[Start DATA SHOWN]

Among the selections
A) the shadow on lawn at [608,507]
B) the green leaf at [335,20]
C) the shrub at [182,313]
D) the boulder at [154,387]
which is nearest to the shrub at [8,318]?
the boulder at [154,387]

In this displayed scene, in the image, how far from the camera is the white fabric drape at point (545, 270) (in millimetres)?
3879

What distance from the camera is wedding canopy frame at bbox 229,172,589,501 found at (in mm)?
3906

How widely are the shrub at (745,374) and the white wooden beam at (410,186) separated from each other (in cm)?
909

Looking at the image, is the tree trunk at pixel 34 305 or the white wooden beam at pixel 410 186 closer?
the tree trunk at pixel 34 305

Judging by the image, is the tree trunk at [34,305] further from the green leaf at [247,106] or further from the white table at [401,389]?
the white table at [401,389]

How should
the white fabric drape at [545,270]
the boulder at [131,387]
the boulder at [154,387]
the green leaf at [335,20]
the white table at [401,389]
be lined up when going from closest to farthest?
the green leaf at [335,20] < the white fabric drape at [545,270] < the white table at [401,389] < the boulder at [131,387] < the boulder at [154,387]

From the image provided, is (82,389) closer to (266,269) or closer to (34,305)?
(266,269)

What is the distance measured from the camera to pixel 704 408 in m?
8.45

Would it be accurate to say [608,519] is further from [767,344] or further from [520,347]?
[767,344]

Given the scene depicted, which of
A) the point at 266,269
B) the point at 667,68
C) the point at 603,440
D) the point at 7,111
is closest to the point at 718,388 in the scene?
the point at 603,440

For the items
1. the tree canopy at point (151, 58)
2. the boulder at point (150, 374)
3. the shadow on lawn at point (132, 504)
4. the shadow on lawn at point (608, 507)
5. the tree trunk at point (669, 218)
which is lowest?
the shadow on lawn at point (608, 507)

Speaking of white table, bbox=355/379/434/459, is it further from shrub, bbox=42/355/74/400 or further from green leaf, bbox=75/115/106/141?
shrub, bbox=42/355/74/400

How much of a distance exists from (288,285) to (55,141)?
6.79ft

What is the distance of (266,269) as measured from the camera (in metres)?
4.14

[End DATA SHOWN]

OBJECTIVE →
Could you copy out the lines of the listing above, from the line containing "How much of" through the end of the listing, word for word?

OUTPUT BELOW →
How much of a distance exists from (288,285) to (55,141)?
6.79ft

What is the distance of (266,269) as measured from the camera (in metres)?
4.14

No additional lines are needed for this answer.